Havanna. Kuba und die Sozialistische Republik Vietnam planen die Errichtung einer Fabrik für Waschmittel und Seifen in der Sonderwirtschaftszone von Mariel. Das neu gegründete Unternehmen namens Suchel TBV S.A. könnte bis zu 90 Prozent der entsprechenden Importe des Landes künftig überflüssig machen. Dies gaben die beteiligten Partner in einer Mitteilung bekannt, die Anfang der Woche auf der Webseite der Sonderwirtschaftszone veröffentlicht wurde.

Das Joint-Venture zwischen der kubanischen Kapitalgesellschaft Industrias Nexus S.A. und der vietnamesischen Thai Binh Detergent Joint-Stock Company startet mit einer Anfangsinvestition von 17,6 Millionen US-Dollar. Die neue Fabrik wird halbautomatisch und auf Basis modernster Technik arbeiten. Sie soll jährlich bis zu 50.000 Tonnen an Haushalts- und Industriewaschmittel produzieren können, was in etwa 90 Prozent des kubanischen Bedarfs entspricht, der bisher importiert werden muss. Zudem soll sie höchsten Standards auf dem Gebiet der Abwasserreinigung und des Umweltschutzes genügen, heißt es in dem Statement der Sonderwirtschaftszone vom 14. August.
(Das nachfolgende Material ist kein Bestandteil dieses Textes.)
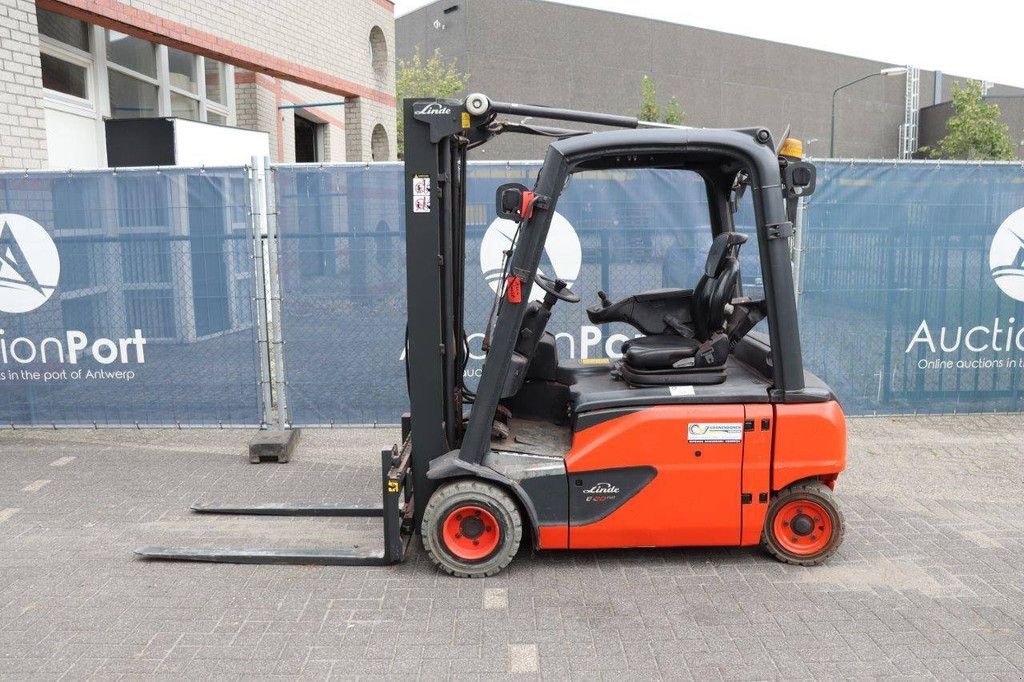 Frontstapler des Typs Linde E20PL-02, Gebrauchtmaschine in Antwerpen (Bild 2)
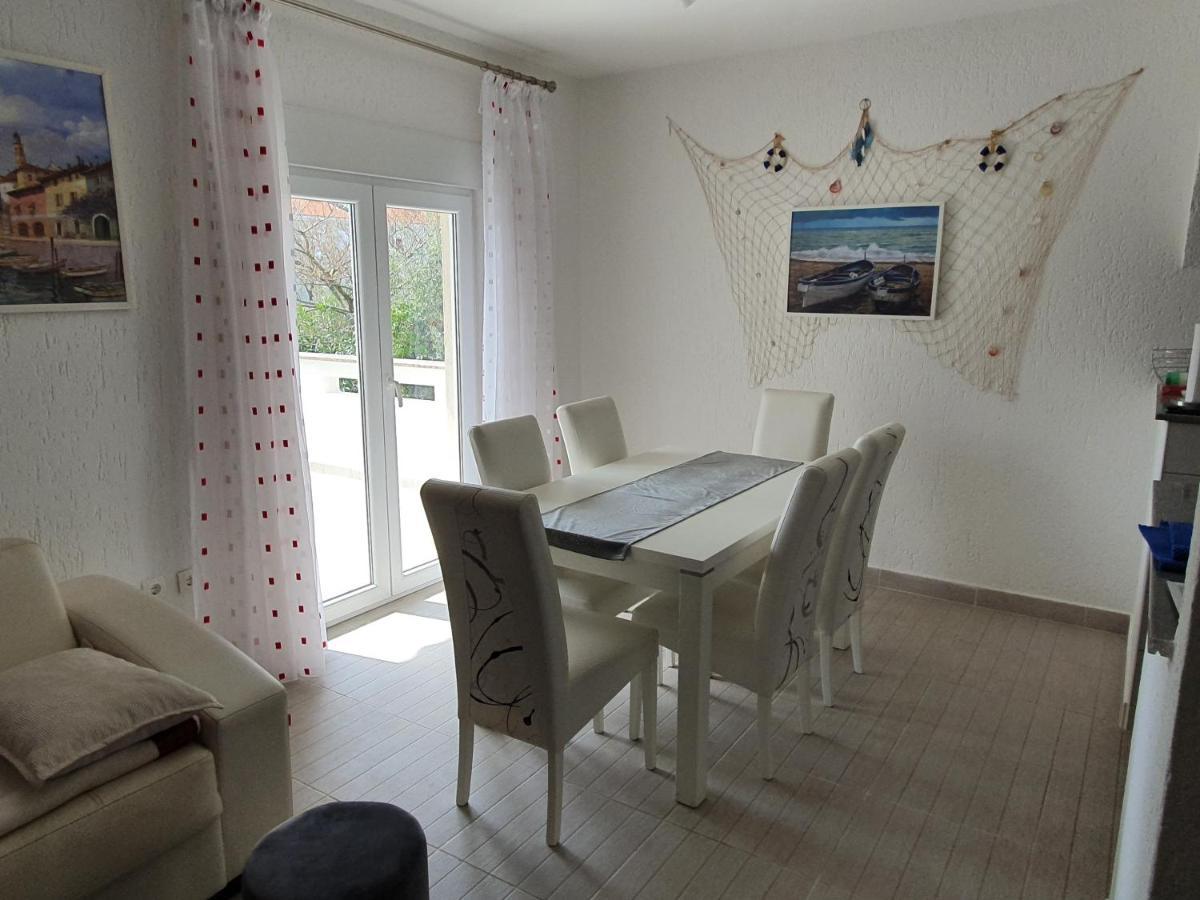 Apartmani Bozic-Tokic Krk Town Kültér fotó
Die Thai Binh-Gruppe ist bereits seit über 20 Jahren auf Kuba präsent. Mit der jüngsten Gründung eines kubanisch-vietnamesischen Industrieparks in der Zone soll die Ansiedlung neuer Industrie aus dem befreundeten Land beschleunigt werden. In einem früheren Joint-Venture mit dem Multi Unilever hatte Kuba bereits eine Waschmittel- und Seifenfabrik in Betrieb. Auch bei dem Projekt mit Vietnam arbeitet Kuba wieder mit den Niederländern zusammen, die Teil der Nexus S.A. sind.